• [The exercise]: Copy out the listing word for word, from the line with "The scene visible" up to and including the line with "Which item is".

• [Provided data]:
■ ■ ■ ■ ■

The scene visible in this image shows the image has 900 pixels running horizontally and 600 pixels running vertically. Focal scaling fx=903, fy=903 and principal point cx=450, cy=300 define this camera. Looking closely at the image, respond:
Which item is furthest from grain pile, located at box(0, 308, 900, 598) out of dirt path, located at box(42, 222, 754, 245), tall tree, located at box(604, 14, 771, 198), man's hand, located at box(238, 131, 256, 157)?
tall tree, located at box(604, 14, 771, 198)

■ ■ ■ ■ ■

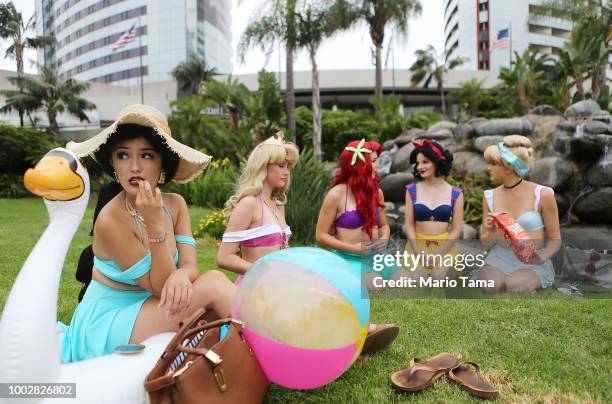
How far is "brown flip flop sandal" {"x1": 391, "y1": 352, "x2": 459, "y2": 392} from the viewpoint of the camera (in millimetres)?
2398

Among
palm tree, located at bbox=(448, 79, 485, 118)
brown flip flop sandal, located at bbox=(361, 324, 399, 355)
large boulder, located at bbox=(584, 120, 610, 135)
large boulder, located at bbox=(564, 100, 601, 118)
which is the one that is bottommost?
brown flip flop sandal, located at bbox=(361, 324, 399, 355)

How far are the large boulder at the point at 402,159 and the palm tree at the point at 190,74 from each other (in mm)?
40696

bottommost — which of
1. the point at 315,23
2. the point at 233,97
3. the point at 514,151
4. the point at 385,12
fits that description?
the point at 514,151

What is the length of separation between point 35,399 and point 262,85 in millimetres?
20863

■ ■ ■ ■ ■

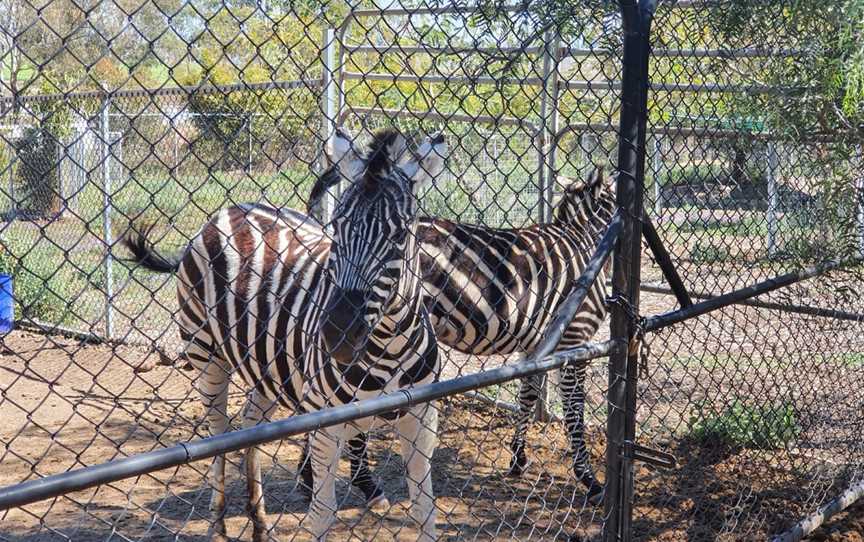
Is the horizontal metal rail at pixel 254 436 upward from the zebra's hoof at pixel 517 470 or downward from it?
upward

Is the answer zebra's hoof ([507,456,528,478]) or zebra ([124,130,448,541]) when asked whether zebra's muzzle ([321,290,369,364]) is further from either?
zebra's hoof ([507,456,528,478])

■ ■ ■ ■ ■

• [Response for this exercise]:
The scene visible in this image shows the image has 900 pixels running horizontally and 600 pixels running vertically. Focal scaling fx=903, fy=903 and principal point cx=450, cy=300 define this camera. Looking closely at the image, respond:
Which item is furthest from grain pile, located at box(0, 308, 900, 598) out of dirt path, located at box(42, 222, 754, 245), tall tree, located at box(604, 14, 771, 198), man's hand, located at box(238, 131, 256, 157)?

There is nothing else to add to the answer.